In my spare time, I’ve indulged a curiosity about some resources in the ecosystem. In particular, I’ve implemented a simple Wikibase by taking advantage of David Green’s Mylyn wikitext package and the community edition of the MarkLogic XML Server. Some notes follow from that experiment.
The Wikibase stores both the wikitext page and the converted XHTML. That way, the Wikibase can provide the original source for editing (because some people feel strongly about whitespace) but still perform epic backend operations (searching, linking, extraction, etc) on the XHTML pages. The relative simplicity of wikitext is a virtue here, as simple HTML approximates Plain Old Semantic HTML.
Ingrate that I am, I threw the Wikipedia articles from the markup languages category at Mylyn wikitext. The HTML article in particular (not surprisingly) has a lot of quoted HTML. Righteous hiccups from the MarkLogic XML parser. I futzed around with my simplistic Wikipedia extraction process (which might be the culprit) and tinkered with some regular expressions before and after the conversion (running into the usual impedance mismatch between regular expressions and tag nesting).
In the end, John Cowan’s TagSoup and about 5 lines of consumer code placated the XML parser. TagSoup is a more recent (and seemingly more robust) alternative to JTidy for XML domestication of wild HTML. (Also worthy of a passing mention in this space: for field work that inspects HTML in its unruly lair, I’ve done a few things with the Jericho HTML parser.)
The result has blemishes, but it’s well formed, and that’s all XQuery needed. In implementing the basic services, the only thing I miss from DB2 PureXML is the ability to transform a document in memory with XQuery update operations. (Maybe some well-known alternative exists, and I simply haven’t turned it up yet.)

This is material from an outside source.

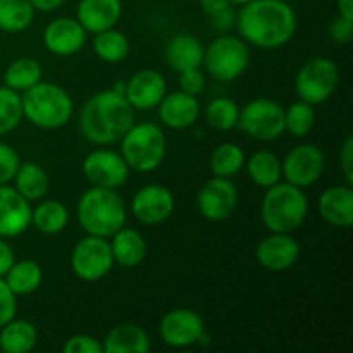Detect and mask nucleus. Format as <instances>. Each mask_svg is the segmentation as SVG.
I'll list each match as a JSON object with an SVG mask.
<instances>
[{"label":"nucleus","mask_w":353,"mask_h":353,"mask_svg":"<svg viewBox=\"0 0 353 353\" xmlns=\"http://www.w3.org/2000/svg\"><path fill=\"white\" fill-rule=\"evenodd\" d=\"M236 26L245 41L261 48H278L295 34L299 21L285 0H252L241 6Z\"/></svg>","instance_id":"f257e3e1"},{"label":"nucleus","mask_w":353,"mask_h":353,"mask_svg":"<svg viewBox=\"0 0 353 353\" xmlns=\"http://www.w3.org/2000/svg\"><path fill=\"white\" fill-rule=\"evenodd\" d=\"M134 124V109L126 97L114 90H103L86 100L79 116V126L86 140L97 145L116 143Z\"/></svg>","instance_id":"f03ea898"},{"label":"nucleus","mask_w":353,"mask_h":353,"mask_svg":"<svg viewBox=\"0 0 353 353\" xmlns=\"http://www.w3.org/2000/svg\"><path fill=\"white\" fill-rule=\"evenodd\" d=\"M78 221L86 234L110 238L126 224L123 196L112 188L86 190L78 202Z\"/></svg>","instance_id":"7ed1b4c3"},{"label":"nucleus","mask_w":353,"mask_h":353,"mask_svg":"<svg viewBox=\"0 0 353 353\" xmlns=\"http://www.w3.org/2000/svg\"><path fill=\"white\" fill-rule=\"evenodd\" d=\"M309 214V200L302 188L290 183L271 186L261 205L262 223L271 233H288L299 230Z\"/></svg>","instance_id":"20e7f679"},{"label":"nucleus","mask_w":353,"mask_h":353,"mask_svg":"<svg viewBox=\"0 0 353 353\" xmlns=\"http://www.w3.org/2000/svg\"><path fill=\"white\" fill-rule=\"evenodd\" d=\"M23 116L43 130H57L71 121L74 103L71 95L55 83H37L21 95Z\"/></svg>","instance_id":"39448f33"},{"label":"nucleus","mask_w":353,"mask_h":353,"mask_svg":"<svg viewBox=\"0 0 353 353\" xmlns=\"http://www.w3.org/2000/svg\"><path fill=\"white\" fill-rule=\"evenodd\" d=\"M168 140L161 126L154 123L133 124L121 138V155L137 172L155 171L162 164Z\"/></svg>","instance_id":"423d86ee"},{"label":"nucleus","mask_w":353,"mask_h":353,"mask_svg":"<svg viewBox=\"0 0 353 353\" xmlns=\"http://www.w3.org/2000/svg\"><path fill=\"white\" fill-rule=\"evenodd\" d=\"M203 64L212 78L219 81H233L247 71L250 64V50L241 38H216L203 52Z\"/></svg>","instance_id":"0eeeda50"},{"label":"nucleus","mask_w":353,"mask_h":353,"mask_svg":"<svg viewBox=\"0 0 353 353\" xmlns=\"http://www.w3.org/2000/svg\"><path fill=\"white\" fill-rule=\"evenodd\" d=\"M340 81L336 62L327 57L310 59L302 65L295 78V92L300 100L310 105L327 102Z\"/></svg>","instance_id":"6e6552de"},{"label":"nucleus","mask_w":353,"mask_h":353,"mask_svg":"<svg viewBox=\"0 0 353 353\" xmlns=\"http://www.w3.org/2000/svg\"><path fill=\"white\" fill-rule=\"evenodd\" d=\"M238 128L247 137L272 141L285 133V109L271 99H255L240 109Z\"/></svg>","instance_id":"1a4fd4ad"},{"label":"nucleus","mask_w":353,"mask_h":353,"mask_svg":"<svg viewBox=\"0 0 353 353\" xmlns=\"http://www.w3.org/2000/svg\"><path fill=\"white\" fill-rule=\"evenodd\" d=\"M114 265L110 241L107 238L86 234L71 252V269L83 281H99L105 278Z\"/></svg>","instance_id":"9d476101"},{"label":"nucleus","mask_w":353,"mask_h":353,"mask_svg":"<svg viewBox=\"0 0 353 353\" xmlns=\"http://www.w3.org/2000/svg\"><path fill=\"white\" fill-rule=\"evenodd\" d=\"M281 165L286 183L299 188H307L319 181L321 176L324 174L326 161L319 147L312 143H303L293 147L281 161Z\"/></svg>","instance_id":"9b49d317"},{"label":"nucleus","mask_w":353,"mask_h":353,"mask_svg":"<svg viewBox=\"0 0 353 353\" xmlns=\"http://www.w3.org/2000/svg\"><path fill=\"white\" fill-rule=\"evenodd\" d=\"M130 165L123 155L114 150H93L83 161V174L92 183V186L100 188H119L130 178Z\"/></svg>","instance_id":"f8f14e48"},{"label":"nucleus","mask_w":353,"mask_h":353,"mask_svg":"<svg viewBox=\"0 0 353 353\" xmlns=\"http://www.w3.org/2000/svg\"><path fill=\"white\" fill-rule=\"evenodd\" d=\"M238 205V190L230 178L214 176L200 188L196 207L205 219L221 223L233 216Z\"/></svg>","instance_id":"ddd939ff"},{"label":"nucleus","mask_w":353,"mask_h":353,"mask_svg":"<svg viewBox=\"0 0 353 353\" xmlns=\"http://www.w3.org/2000/svg\"><path fill=\"white\" fill-rule=\"evenodd\" d=\"M205 324L202 316L192 309L169 310L161 321L159 333L169 347L185 348L202 340Z\"/></svg>","instance_id":"4468645a"},{"label":"nucleus","mask_w":353,"mask_h":353,"mask_svg":"<svg viewBox=\"0 0 353 353\" xmlns=\"http://www.w3.org/2000/svg\"><path fill=\"white\" fill-rule=\"evenodd\" d=\"M174 205V195L171 190L162 185H147L138 190L133 196L131 210L140 223L155 226L172 216Z\"/></svg>","instance_id":"2eb2a0df"},{"label":"nucleus","mask_w":353,"mask_h":353,"mask_svg":"<svg viewBox=\"0 0 353 353\" xmlns=\"http://www.w3.org/2000/svg\"><path fill=\"white\" fill-rule=\"evenodd\" d=\"M259 264L272 272L288 271L300 257V245L288 233H271L265 236L255 250Z\"/></svg>","instance_id":"dca6fc26"},{"label":"nucleus","mask_w":353,"mask_h":353,"mask_svg":"<svg viewBox=\"0 0 353 353\" xmlns=\"http://www.w3.org/2000/svg\"><path fill=\"white\" fill-rule=\"evenodd\" d=\"M168 93L165 78L155 69H141L126 81L124 97L133 109L150 110L161 103Z\"/></svg>","instance_id":"f3484780"},{"label":"nucleus","mask_w":353,"mask_h":353,"mask_svg":"<svg viewBox=\"0 0 353 353\" xmlns=\"http://www.w3.org/2000/svg\"><path fill=\"white\" fill-rule=\"evenodd\" d=\"M30 202L14 186H0V238H16L31 226Z\"/></svg>","instance_id":"a211bd4d"},{"label":"nucleus","mask_w":353,"mask_h":353,"mask_svg":"<svg viewBox=\"0 0 353 353\" xmlns=\"http://www.w3.org/2000/svg\"><path fill=\"white\" fill-rule=\"evenodd\" d=\"M86 30L72 17H57L43 31V45L59 57L74 55L85 47Z\"/></svg>","instance_id":"6ab92c4d"},{"label":"nucleus","mask_w":353,"mask_h":353,"mask_svg":"<svg viewBox=\"0 0 353 353\" xmlns=\"http://www.w3.org/2000/svg\"><path fill=\"white\" fill-rule=\"evenodd\" d=\"M159 117L171 130H186L193 126L200 116L199 99L185 92L165 93L159 103Z\"/></svg>","instance_id":"aec40b11"},{"label":"nucleus","mask_w":353,"mask_h":353,"mask_svg":"<svg viewBox=\"0 0 353 353\" xmlns=\"http://www.w3.org/2000/svg\"><path fill=\"white\" fill-rule=\"evenodd\" d=\"M123 14L121 0H81L76 19L86 33H100L116 26Z\"/></svg>","instance_id":"412c9836"},{"label":"nucleus","mask_w":353,"mask_h":353,"mask_svg":"<svg viewBox=\"0 0 353 353\" xmlns=\"http://www.w3.org/2000/svg\"><path fill=\"white\" fill-rule=\"evenodd\" d=\"M321 217L331 226L350 228L353 224V190L350 185L331 186L317 202Z\"/></svg>","instance_id":"4be33fe9"},{"label":"nucleus","mask_w":353,"mask_h":353,"mask_svg":"<svg viewBox=\"0 0 353 353\" xmlns=\"http://www.w3.org/2000/svg\"><path fill=\"white\" fill-rule=\"evenodd\" d=\"M205 47L196 37L190 33H178L165 45V61L174 71L200 68L203 62Z\"/></svg>","instance_id":"5701e85b"},{"label":"nucleus","mask_w":353,"mask_h":353,"mask_svg":"<svg viewBox=\"0 0 353 353\" xmlns=\"http://www.w3.org/2000/svg\"><path fill=\"white\" fill-rule=\"evenodd\" d=\"M102 345L107 353H147L150 352V336L138 324L124 323L114 326Z\"/></svg>","instance_id":"b1692460"},{"label":"nucleus","mask_w":353,"mask_h":353,"mask_svg":"<svg viewBox=\"0 0 353 353\" xmlns=\"http://www.w3.org/2000/svg\"><path fill=\"white\" fill-rule=\"evenodd\" d=\"M110 238H112L110 250H112L114 264H119L121 268H137L143 262L147 255V243L138 231L131 228H121Z\"/></svg>","instance_id":"393cba45"},{"label":"nucleus","mask_w":353,"mask_h":353,"mask_svg":"<svg viewBox=\"0 0 353 353\" xmlns=\"http://www.w3.org/2000/svg\"><path fill=\"white\" fill-rule=\"evenodd\" d=\"M38 341V331L30 321H9L0 327V352L28 353Z\"/></svg>","instance_id":"a878e982"},{"label":"nucleus","mask_w":353,"mask_h":353,"mask_svg":"<svg viewBox=\"0 0 353 353\" xmlns=\"http://www.w3.org/2000/svg\"><path fill=\"white\" fill-rule=\"evenodd\" d=\"M14 188L28 200V202H34L47 195L48 192V174L41 165L34 164V162H24L19 165L16 176H14Z\"/></svg>","instance_id":"bb28decb"},{"label":"nucleus","mask_w":353,"mask_h":353,"mask_svg":"<svg viewBox=\"0 0 353 353\" xmlns=\"http://www.w3.org/2000/svg\"><path fill=\"white\" fill-rule=\"evenodd\" d=\"M247 171L252 181L261 188H271L283 178L281 159L269 150H261L252 155L247 162Z\"/></svg>","instance_id":"cd10ccee"},{"label":"nucleus","mask_w":353,"mask_h":353,"mask_svg":"<svg viewBox=\"0 0 353 353\" xmlns=\"http://www.w3.org/2000/svg\"><path fill=\"white\" fill-rule=\"evenodd\" d=\"M43 279V271L40 264L34 261H21L14 262L7 274L3 276V281L10 288L14 295H31L37 292Z\"/></svg>","instance_id":"c85d7f7f"},{"label":"nucleus","mask_w":353,"mask_h":353,"mask_svg":"<svg viewBox=\"0 0 353 353\" xmlns=\"http://www.w3.org/2000/svg\"><path fill=\"white\" fill-rule=\"evenodd\" d=\"M69 223V212L59 200H45L31 210V224H34L40 233L59 234L65 230Z\"/></svg>","instance_id":"c756f323"},{"label":"nucleus","mask_w":353,"mask_h":353,"mask_svg":"<svg viewBox=\"0 0 353 353\" xmlns=\"http://www.w3.org/2000/svg\"><path fill=\"white\" fill-rule=\"evenodd\" d=\"M41 65L37 59L21 57L16 59L9 68L6 69L3 74V85L16 92H26L28 88L34 86L41 81Z\"/></svg>","instance_id":"7c9ffc66"},{"label":"nucleus","mask_w":353,"mask_h":353,"mask_svg":"<svg viewBox=\"0 0 353 353\" xmlns=\"http://www.w3.org/2000/svg\"><path fill=\"white\" fill-rule=\"evenodd\" d=\"M34 17V7L30 0H0V30L19 33L30 28Z\"/></svg>","instance_id":"2f4dec72"},{"label":"nucleus","mask_w":353,"mask_h":353,"mask_svg":"<svg viewBox=\"0 0 353 353\" xmlns=\"http://www.w3.org/2000/svg\"><path fill=\"white\" fill-rule=\"evenodd\" d=\"M93 50L103 62L116 64V62L124 61L130 54V40L124 33L110 28V30L97 33L93 40Z\"/></svg>","instance_id":"473e14b6"},{"label":"nucleus","mask_w":353,"mask_h":353,"mask_svg":"<svg viewBox=\"0 0 353 353\" xmlns=\"http://www.w3.org/2000/svg\"><path fill=\"white\" fill-rule=\"evenodd\" d=\"M245 152L234 143H223L210 155V171L219 178H233L245 168Z\"/></svg>","instance_id":"72a5a7b5"},{"label":"nucleus","mask_w":353,"mask_h":353,"mask_svg":"<svg viewBox=\"0 0 353 353\" xmlns=\"http://www.w3.org/2000/svg\"><path fill=\"white\" fill-rule=\"evenodd\" d=\"M238 117H240V107L228 97L214 99L205 109L207 123L217 131H230L236 128Z\"/></svg>","instance_id":"f704fd0d"},{"label":"nucleus","mask_w":353,"mask_h":353,"mask_svg":"<svg viewBox=\"0 0 353 353\" xmlns=\"http://www.w3.org/2000/svg\"><path fill=\"white\" fill-rule=\"evenodd\" d=\"M23 117L21 93L6 85L0 86V137L16 130Z\"/></svg>","instance_id":"c9c22d12"},{"label":"nucleus","mask_w":353,"mask_h":353,"mask_svg":"<svg viewBox=\"0 0 353 353\" xmlns=\"http://www.w3.org/2000/svg\"><path fill=\"white\" fill-rule=\"evenodd\" d=\"M316 124V110L314 105L299 100L292 103L285 110V131H288L292 137H307L312 131Z\"/></svg>","instance_id":"e433bc0d"},{"label":"nucleus","mask_w":353,"mask_h":353,"mask_svg":"<svg viewBox=\"0 0 353 353\" xmlns=\"http://www.w3.org/2000/svg\"><path fill=\"white\" fill-rule=\"evenodd\" d=\"M19 165V154L7 143H0V186L12 181Z\"/></svg>","instance_id":"4c0bfd02"},{"label":"nucleus","mask_w":353,"mask_h":353,"mask_svg":"<svg viewBox=\"0 0 353 353\" xmlns=\"http://www.w3.org/2000/svg\"><path fill=\"white\" fill-rule=\"evenodd\" d=\"M64 353H102L103 345L90 334H76L64 345Z\"/></svg>","instance_id":"58836bf2"},{"label":"nucleus","mask_w":353,"mask_h":353,"mask_svg":"<svg viewBox=\"0 0 353 353\" xmlns=\"http://www.w3.org/2000/svg\"><path fill=\"white\" fill-rule=\"evenodd\" d=\"M16 295L10 292V288L3 281V278H0V327L6 326L9 321H12L16 317Z\"/></svg>","instance_id":"ea45409f"},{"label":"nucleus","mask_w":353,"mask_h":353,"mask_svg":"<svg viewBox=\"0 0 353 353\" xmlns=\"http://www.w3.org/2000/svg\"><path fill=\"white\" fill-rule=\"evenodd\" d=\"M179 88L188 95L199 97L205 88V78L200 72V68L186 69V71L179 72Z\"/></svg>","instance_id":"a19ab883"},{"label":"nucleus","mask_w":353,"mask_h":353,"mask_svg":"<svg viewBox=\"0 0 353 353\" xmlns=\"http://www.w3.org/2000/svg\"><path fill=\"white\" fill-rule=\"evenodd\" d=\"M330 34L336 43H350L353 38V19H347L343 16H338L331 23Z\"/></svg>","instance_id":"79ce46f5"},{"label":"nucleus","mask_w":353,"mask_h":353,"mask_svg":"<svg viewBox=\"0 0 353 353\" xmlns=\"http://www.w3.org/2000/svg\"><path fill=\"white\" fill-rule=\"evenodd\" d=\"M340 168L343 172L347 185H353V138L347 137L340 150Z\"/></svg>","instance_id":"37998d69"},{"label":"nucleus","mask_w":353,"mask_h":353,"mask_svg":"<svg viewBox=\"0 0 353 353\" xmlns=\"http://www.w3.org/2000/svg\"><path fill=\"white\" fill-rule=\"evenodd\" d=\"M234 23H236V14L233 12V9H231V7H228V9L221 10V12L210 16V26H212V30L226 31V30H230Z\"/></svg>","instance_id":"c03bdc74"},{"label":"nucleus","mask_w":353,"mask_h":353,"mask_svg":"<svg viewBox=\"0 0 353 353\" xmlns=\"http://www.w3.org/2000/svg\"><path fill=\"white\" fill-rule=\"evenodd\" d=\"M14 262H16V259H14L12 247L3 238H0V278L7 274Z\"/></svg>","instance_id":"a18cd8bd"},{"label":"nucleus","mask_w":353,"mask_h":353,"mask_svg":"<svg viewBox=\"0 0 353 353\" xmlns=\"http://www.w3.org/2000/svg\"><path fill=\"white\" fill-rule=\"evenodd\" d=\"M200 6H202L203 12H205L207 16H214V14L228 9L231 3L230 0H200Z\"/></svg>","instance_id":"49530a36"},{"label":"nucleus","mask_w":353,"mask_h":353,"mask_svg":"<svg viewBox=\"0 0 353 353\" xmlns=\"http://www.w3.org/2000/svg\"><path fill=\"white\" fill-rule=\"evenodd\" d=\"M34 10H41V12H52V10L59 9L65 0H30Z\"/></svg>","instance_id":"de8ad7c7"},{"label":"nucleus","mask_w":353,"mask_h":353,"mask_svg":"<svg viewBox=\"0 0 353 353\" xmlns=\"http://www.w3.org/2000/svg\"><path fill=\"white\" fill-rule=\"evenodd\" d=\"M338 10L340 16L353 19V0H338Z\"/></svg>","instance_id":"09e8293b"},{"label":"nucleus","mask_w":353,"mask_h":353,"mask_svg":"<svg viewBox=\"0 0 353 353\" xmlns=\"http://www.w3.org/2000/svg\"><path fill=\"white\" fill-rule=\"evenodd\" d=\"M248 2H252V0H230V3H234V6H245Z\"/></svg>","instance_id":"8fccbe9b"}]
</instances>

Anyway, MarkLogic runs the XQueries that implement paged search and navigation over the XHTML articles. A JSP with a textarea provides the basic editing. I can peruse and add outlandish asides to the Wikibase articles to my heart’s content.
Of course, this simple Wikibase lacks a ton of mandatory function — versioning, authentication, content locales, a decent authoring UI, you name it — and I may not take the experiment much father. Still, good times — the ecosystem more than proved its mettle.